+++ ROWS

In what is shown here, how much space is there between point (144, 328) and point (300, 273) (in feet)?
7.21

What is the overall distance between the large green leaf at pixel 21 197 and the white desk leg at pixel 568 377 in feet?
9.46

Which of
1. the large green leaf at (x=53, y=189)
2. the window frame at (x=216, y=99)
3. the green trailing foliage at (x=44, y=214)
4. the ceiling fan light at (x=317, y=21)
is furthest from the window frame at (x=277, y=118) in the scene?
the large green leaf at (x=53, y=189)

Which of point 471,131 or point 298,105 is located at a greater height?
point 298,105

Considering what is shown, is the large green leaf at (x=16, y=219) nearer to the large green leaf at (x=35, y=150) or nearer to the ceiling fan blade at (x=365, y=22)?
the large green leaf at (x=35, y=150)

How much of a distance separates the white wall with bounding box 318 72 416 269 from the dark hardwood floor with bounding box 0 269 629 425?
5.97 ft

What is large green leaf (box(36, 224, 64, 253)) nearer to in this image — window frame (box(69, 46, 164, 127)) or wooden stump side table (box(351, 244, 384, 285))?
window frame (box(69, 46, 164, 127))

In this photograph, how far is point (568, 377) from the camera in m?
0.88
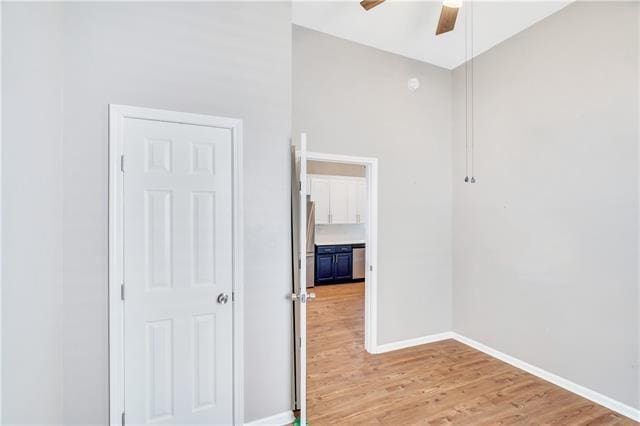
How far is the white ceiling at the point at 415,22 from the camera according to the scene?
2.71 metres

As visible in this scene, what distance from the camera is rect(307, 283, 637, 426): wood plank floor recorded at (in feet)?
7.61

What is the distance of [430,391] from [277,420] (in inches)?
54.3

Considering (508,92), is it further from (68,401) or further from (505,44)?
(68,401)

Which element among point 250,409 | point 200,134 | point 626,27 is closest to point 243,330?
point 250,409

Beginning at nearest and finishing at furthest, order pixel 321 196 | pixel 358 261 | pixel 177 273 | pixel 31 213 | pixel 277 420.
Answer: pixel 31 213 → pixel 177 273 → pixel 277 420 → pixel 321 196 → pixel 358 261

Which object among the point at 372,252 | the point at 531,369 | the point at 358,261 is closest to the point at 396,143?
the point at 372,252

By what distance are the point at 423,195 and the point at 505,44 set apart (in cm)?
182

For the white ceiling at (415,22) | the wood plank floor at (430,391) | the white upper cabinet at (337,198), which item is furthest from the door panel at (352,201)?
the white ceiling at (415,22)

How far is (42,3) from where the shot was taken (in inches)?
57.0

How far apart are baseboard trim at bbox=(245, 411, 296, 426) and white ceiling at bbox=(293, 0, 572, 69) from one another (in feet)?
11.0

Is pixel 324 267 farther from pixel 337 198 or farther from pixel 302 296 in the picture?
pixel 302 296

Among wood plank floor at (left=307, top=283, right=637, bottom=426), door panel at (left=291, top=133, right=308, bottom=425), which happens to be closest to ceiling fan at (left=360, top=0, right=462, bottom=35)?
door panel at (left=291, top=133, right=308, bottom=425)

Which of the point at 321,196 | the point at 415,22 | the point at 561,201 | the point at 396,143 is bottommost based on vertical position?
the point at 561,201

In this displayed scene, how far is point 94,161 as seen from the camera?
67.9 inches
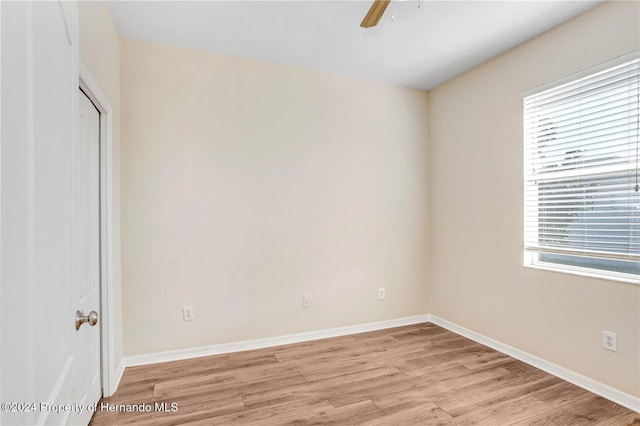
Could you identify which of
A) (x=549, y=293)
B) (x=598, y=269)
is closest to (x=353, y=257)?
(x=549, y=293)

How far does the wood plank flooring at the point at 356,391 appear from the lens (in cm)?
207

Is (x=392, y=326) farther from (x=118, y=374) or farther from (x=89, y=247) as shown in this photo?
(x=89, y=247)

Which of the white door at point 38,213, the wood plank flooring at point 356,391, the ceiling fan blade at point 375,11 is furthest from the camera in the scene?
the wood plank flooring at point 356,391

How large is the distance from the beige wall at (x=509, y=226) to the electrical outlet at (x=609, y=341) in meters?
0.03

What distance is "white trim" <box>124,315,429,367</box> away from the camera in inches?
111

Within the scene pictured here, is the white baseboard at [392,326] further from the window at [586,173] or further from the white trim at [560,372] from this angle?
the window at [586,173]

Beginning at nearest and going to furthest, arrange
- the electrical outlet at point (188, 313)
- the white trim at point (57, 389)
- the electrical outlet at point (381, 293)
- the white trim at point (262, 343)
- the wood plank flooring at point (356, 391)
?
the white trim at point (57, 389) < the wood plank flooring at point (356, 391) < the white trim at point (262, 343) < the electrical outlet at point (188, 313) < the electrical outlet at point (381, 293)

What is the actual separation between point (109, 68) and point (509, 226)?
352cm

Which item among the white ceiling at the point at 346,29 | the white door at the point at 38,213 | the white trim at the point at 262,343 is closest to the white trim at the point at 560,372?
the white trim at the point at 262,343

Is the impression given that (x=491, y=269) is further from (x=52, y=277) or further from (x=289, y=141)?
(x=52, y=277)

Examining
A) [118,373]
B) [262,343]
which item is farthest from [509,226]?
[118,373]

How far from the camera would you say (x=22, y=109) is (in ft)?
1.98

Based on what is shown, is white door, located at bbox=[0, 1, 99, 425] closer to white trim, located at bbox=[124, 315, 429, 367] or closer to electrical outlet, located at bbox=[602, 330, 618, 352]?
white trim, located at bbox=[124, 315, 429, 367]

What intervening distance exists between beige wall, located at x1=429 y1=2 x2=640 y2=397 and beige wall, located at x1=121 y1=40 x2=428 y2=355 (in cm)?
36
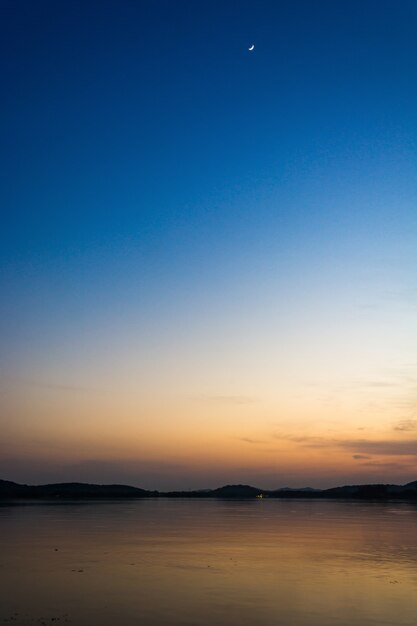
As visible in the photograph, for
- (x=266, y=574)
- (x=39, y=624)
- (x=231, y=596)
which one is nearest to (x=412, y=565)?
(x=266, y=574)

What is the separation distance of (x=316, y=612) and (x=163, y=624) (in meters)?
6.50

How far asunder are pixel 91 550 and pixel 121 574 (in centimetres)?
1302

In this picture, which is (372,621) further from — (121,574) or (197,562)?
(197,562)

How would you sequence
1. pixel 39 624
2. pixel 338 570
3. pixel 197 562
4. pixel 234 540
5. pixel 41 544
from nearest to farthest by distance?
pixel 39 624 < pixel 338 570 < pixel 197 562 < pixel 41 544 < pixel 234 540

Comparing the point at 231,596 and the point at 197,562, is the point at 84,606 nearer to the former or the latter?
the point at 231,596

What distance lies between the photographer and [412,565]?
40.0m

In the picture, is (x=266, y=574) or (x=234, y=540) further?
(x=234, y=540)

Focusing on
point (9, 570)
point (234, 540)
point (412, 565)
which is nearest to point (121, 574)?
point (9, 570)

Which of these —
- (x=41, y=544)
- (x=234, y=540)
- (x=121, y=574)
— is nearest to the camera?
(x=121, y=574)

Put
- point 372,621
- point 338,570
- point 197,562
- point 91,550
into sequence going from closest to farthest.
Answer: point 372,621
point 338,570
point 197,562
point 91,550

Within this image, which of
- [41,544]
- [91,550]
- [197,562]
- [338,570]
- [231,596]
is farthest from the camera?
[41,544]

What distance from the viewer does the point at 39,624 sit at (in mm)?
22156

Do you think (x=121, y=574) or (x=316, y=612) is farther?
(x=121, y=574)

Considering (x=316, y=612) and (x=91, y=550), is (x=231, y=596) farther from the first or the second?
(x=91, y=550)
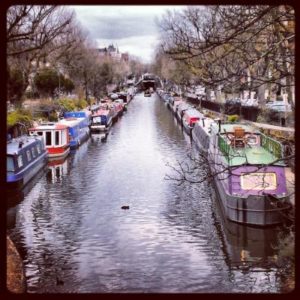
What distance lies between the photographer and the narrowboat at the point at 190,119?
34.4m

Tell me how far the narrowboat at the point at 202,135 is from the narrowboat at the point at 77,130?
641 centimetres

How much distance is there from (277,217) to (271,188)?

++++++

* _GIVEN EXERCISE_
Output every nonblank line from the one containing "In the picture, is" through the end of the entries as a Markdown table with the columns Row and Line, where Row numbers the lines in order. Omit the pictures.

* _ANSWER TO THIS TASK_
| Row | Line |
|---|---|
| 1 | In the picture, is (x=266, y=574) or (x=234, y=540) further? |
| 2 | (x=234, y=540) |
| 3 | Focusing on |
| 4 | point (9, 570) |
| 5 | point (234, 540) |
| 6 | point (412, 565) |
| 7 | which is nearest to point (121, 574)? |
| 8 | point (9, 570) |
| 9 | Which of these — |
| 10 | - (x=41, y=544) |
| 11 | - (x=234, y=540) |
| 12 | - (x=121, y=574) |
| 13 | — is nearest to the camera? |
| 14 | (x=121, y=574) |
| 15 | Put |
| 16 | - point 372,621 |
| 17 | - point 338,570 |
| 18 | - point 197,562 |
| 19 | - point 91,550 |
| 20 | into sequence going from closest to farthest. |
| 21 | Answer: point 372,621 |
| 22 | point 338,570 |
| 23 | point 197,562 |
| 24 | point 91,550 |
| 25 | Within this image, which of |
| 26 | - [41,544] |
| 27 | - [91,550] |
| 28 | - [197,562] |
| 29 | - [338,570] |
| 30 | - [231,596] |
| 31 | is farthest from the camera? |
| 32 | [41,544] |
| 33 | What distance from the viewer does the point at 39,624 sit at (in mm)? |
| 34 | 22156 |
| 35 | Do you think (x=121, y=574) or (x=316, y=612) is farther? |
| 36 | (x=121, y=574) |
| 37 | Considering (x=316, y=612) and (x=91, y=550), is (x=231, y=596) farther from the first or the second? |
| 38 | (x=91, y=550) |
| 39 | What distance lies between the photographer and the narrowboat at the point at 190,119? |
| 40 | 34.4m |
| 41 | Tell me how far the narrowboat at the point at 202,135 is from the narrowboat at the point at 77,130? |
| 42 | 641 centimetres |
| 43 | How much distance is there from (277,217) to (271,188)? |